= SHORT EXERCISE A =
In the passage about the Guidance withdrawal, reproduce the text from "So how did their" to "withdrawal is implicit.".
= SHORT EXERCISE B =
Answer these questions using the passage about the Guidance withdrawal:
(i) What has the FTC described the Guidance as providing?
(ii) In what kind of organization did the withdrawal set off a reaction?
(iii) What kinds of surveys have companies commonly participated in?
= SHORT EXERCISE C =
According to the passage about the Guidance withdrawal, why is the threat of the withdrawal implicit?

= TEXT PROVIDED =
#####

So how did their withdrawal set off a reaction in a library professional association?  Despite the healthcare-targeted nature of the original guidance, “practitioners have long viewed the Guidance as broadly addressing the exchange of information through third parties” and the “FTC has described the Guidance as providing a ‘safety zone’ for data exchanges (regardless of industry).”6  Because companies, including companies who are increasingly themselves members of professional associations, have “commonly participated in third-party surveys regarding historical labor conditions including wage and hiring surveys,”7 the threat of the Guidance withdrawal is implicit.

#####

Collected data
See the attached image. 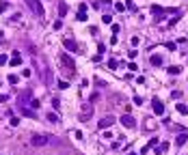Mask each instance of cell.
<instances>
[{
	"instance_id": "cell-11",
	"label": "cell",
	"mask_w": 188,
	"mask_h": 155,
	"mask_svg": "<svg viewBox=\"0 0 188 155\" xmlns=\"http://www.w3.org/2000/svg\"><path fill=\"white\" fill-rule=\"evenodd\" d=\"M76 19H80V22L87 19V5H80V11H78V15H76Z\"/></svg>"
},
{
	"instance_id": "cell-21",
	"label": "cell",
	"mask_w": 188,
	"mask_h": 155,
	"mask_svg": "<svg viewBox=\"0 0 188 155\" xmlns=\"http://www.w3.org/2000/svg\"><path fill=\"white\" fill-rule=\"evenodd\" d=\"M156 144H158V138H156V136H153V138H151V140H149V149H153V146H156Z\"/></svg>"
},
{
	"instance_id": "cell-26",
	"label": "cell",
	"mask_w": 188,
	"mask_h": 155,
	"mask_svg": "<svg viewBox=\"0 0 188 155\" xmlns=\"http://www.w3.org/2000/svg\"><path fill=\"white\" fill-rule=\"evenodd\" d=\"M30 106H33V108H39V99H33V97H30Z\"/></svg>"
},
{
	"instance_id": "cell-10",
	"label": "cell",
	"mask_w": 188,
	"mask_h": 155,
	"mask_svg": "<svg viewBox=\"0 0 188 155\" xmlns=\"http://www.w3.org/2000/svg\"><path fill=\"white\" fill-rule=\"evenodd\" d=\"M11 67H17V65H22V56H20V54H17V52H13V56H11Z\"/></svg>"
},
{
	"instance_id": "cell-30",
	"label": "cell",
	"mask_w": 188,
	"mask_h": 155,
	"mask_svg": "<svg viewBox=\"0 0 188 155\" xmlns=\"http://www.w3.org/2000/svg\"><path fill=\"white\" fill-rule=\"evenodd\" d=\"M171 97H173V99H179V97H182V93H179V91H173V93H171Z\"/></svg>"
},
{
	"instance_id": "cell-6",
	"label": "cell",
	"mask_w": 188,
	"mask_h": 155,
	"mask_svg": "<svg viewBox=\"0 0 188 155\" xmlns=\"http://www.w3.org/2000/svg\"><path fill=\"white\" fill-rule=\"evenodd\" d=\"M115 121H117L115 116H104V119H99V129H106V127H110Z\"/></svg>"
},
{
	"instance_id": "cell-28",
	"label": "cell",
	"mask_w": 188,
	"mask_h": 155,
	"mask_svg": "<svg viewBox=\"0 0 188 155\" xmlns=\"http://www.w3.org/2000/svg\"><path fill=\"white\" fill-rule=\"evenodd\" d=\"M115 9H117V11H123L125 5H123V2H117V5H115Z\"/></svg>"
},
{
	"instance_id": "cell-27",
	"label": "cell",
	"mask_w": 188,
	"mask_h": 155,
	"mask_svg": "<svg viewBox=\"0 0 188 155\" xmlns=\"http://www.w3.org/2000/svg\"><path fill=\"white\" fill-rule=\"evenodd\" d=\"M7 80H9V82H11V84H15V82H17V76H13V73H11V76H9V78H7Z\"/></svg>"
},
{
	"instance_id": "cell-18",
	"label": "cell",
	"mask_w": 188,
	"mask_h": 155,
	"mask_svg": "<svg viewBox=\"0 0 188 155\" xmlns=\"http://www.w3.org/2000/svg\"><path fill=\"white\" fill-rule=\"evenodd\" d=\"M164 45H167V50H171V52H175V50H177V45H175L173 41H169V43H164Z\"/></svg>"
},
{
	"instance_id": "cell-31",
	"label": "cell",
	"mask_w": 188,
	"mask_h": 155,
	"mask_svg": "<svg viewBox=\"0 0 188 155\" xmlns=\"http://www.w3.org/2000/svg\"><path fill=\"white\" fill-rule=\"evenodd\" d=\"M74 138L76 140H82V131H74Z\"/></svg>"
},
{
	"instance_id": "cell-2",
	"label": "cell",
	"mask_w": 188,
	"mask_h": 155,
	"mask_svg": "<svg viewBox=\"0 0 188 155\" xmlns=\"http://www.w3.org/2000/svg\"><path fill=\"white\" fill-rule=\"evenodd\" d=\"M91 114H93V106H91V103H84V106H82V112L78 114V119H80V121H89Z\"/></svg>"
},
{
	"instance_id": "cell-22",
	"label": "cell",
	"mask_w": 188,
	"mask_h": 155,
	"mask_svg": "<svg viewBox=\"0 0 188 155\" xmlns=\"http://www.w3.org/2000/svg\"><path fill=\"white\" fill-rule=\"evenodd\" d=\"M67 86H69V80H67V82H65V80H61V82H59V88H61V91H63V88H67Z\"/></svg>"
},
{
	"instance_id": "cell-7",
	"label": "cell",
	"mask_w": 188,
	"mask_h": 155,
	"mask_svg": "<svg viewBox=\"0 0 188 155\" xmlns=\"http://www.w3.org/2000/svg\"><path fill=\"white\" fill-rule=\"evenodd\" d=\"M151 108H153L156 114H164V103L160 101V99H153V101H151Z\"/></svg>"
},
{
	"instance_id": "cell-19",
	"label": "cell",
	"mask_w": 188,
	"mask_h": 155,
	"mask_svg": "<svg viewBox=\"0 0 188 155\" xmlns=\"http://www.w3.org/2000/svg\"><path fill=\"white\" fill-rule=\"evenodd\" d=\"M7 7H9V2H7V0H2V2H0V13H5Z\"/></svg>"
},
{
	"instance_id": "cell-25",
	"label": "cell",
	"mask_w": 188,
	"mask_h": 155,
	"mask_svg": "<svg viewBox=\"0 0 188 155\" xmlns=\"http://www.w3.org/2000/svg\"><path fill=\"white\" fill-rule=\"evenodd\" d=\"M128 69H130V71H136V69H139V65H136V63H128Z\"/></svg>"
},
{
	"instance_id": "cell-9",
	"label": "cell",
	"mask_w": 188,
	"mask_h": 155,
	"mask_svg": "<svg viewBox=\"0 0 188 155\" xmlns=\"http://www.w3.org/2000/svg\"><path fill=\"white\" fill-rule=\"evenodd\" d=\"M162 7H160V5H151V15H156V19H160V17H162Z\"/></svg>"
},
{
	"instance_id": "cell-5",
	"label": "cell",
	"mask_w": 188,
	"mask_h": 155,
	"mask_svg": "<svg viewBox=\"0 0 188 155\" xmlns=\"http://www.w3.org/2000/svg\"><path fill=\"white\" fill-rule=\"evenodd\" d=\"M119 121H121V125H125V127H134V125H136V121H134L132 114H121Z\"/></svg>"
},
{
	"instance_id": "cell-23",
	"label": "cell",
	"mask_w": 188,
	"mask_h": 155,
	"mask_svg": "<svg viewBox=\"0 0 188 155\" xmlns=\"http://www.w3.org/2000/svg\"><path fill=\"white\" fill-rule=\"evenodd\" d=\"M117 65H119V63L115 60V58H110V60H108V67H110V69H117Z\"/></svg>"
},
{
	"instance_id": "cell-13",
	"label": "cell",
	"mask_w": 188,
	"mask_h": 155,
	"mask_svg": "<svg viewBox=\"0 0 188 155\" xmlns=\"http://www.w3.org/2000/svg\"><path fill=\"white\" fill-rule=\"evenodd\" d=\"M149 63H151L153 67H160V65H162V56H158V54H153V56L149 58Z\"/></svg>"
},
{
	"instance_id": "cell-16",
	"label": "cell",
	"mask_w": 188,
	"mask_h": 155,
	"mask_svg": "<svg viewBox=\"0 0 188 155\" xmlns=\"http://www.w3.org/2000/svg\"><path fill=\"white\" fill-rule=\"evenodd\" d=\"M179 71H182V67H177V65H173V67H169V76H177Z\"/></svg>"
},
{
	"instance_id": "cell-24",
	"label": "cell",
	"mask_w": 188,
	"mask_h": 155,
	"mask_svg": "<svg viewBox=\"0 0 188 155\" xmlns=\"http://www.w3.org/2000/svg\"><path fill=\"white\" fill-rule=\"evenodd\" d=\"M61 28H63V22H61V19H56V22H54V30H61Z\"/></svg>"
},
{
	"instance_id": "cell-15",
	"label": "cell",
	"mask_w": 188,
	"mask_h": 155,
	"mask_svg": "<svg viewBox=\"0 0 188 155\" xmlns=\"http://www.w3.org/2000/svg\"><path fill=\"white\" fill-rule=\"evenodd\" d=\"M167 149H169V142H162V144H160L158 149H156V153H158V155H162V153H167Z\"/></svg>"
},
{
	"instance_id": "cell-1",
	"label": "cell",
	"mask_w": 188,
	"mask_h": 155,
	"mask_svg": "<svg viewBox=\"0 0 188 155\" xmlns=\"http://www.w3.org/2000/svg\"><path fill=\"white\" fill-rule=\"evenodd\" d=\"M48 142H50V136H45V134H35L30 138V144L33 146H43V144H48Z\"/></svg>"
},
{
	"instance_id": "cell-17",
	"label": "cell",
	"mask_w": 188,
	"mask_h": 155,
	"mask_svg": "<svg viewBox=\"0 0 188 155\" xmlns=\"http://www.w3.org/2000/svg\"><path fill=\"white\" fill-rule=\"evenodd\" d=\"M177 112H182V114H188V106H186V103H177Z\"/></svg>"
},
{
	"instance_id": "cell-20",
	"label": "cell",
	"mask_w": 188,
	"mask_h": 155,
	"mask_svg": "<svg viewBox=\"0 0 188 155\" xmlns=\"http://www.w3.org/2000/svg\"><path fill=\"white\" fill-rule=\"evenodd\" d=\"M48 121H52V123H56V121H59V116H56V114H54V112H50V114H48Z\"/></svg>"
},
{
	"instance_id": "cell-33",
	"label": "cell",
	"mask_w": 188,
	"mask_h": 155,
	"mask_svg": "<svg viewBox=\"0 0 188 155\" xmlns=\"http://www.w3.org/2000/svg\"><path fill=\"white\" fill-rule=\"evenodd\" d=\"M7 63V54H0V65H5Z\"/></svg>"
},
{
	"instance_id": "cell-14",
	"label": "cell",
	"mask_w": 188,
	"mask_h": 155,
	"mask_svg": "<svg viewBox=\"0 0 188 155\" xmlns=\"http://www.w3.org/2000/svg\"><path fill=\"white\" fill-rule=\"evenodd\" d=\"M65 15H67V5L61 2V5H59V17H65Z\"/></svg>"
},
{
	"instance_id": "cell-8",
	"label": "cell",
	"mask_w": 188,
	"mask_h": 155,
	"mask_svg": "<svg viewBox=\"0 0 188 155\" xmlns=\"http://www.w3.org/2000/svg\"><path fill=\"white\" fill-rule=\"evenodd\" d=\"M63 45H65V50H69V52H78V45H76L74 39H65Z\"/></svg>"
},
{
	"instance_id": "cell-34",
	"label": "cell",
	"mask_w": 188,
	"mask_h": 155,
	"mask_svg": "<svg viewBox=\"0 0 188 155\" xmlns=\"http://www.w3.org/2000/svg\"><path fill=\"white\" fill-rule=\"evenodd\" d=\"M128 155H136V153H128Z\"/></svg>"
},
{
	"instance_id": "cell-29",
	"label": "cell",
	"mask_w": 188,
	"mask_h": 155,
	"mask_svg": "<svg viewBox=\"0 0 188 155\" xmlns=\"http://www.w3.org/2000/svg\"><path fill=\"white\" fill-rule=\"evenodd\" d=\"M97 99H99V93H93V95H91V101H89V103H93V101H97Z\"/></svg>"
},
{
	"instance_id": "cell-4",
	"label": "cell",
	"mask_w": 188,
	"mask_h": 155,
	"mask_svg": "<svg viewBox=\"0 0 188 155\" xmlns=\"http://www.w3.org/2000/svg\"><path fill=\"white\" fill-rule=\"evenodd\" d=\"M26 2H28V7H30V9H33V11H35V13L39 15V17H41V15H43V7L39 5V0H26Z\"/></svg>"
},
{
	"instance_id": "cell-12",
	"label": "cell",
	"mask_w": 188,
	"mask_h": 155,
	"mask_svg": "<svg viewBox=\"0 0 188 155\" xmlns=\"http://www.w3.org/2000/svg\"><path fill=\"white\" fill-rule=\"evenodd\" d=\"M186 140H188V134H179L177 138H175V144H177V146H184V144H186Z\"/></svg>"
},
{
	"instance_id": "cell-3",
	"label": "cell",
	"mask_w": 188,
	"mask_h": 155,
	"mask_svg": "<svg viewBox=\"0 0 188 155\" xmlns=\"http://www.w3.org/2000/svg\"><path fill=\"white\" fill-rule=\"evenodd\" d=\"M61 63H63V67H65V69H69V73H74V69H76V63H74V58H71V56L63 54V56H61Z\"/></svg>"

#####

= FINAL RESULT A =
So how did their withdrawal set off a reaction in a library professional association?  Despite the healthcare-targeted nature of the original guidance, “practitioners have long viewed the Guidance as broadly addressing the exchange of information through third parties” and the “FTC has described the Guidance as providing a ‘safety zone’ for data exchanges (regardless of industry).”6  Because companies, including companies who are increasingly themselves members of professional associations, have “commonly participated in third-party surveys regarding historical labor conditions including wage and hiring surveys,”7 the threat of the Guidance withdrawal is implicit.

= FINAL RESULT B =
(i) A "safety zone" for data exchanges, regardless of industry.
(ii) A library professional association.
(iii) Third-party surveys regarding historical labor conditions, including wage and hiring surveys.

= FINAL RESULT C =
The threat is implicit because companies have commonly participated in third-party surveys regarding historical labor conditions, including wage and hiring surveys. Those companies are increasingly members of professional associations themselves.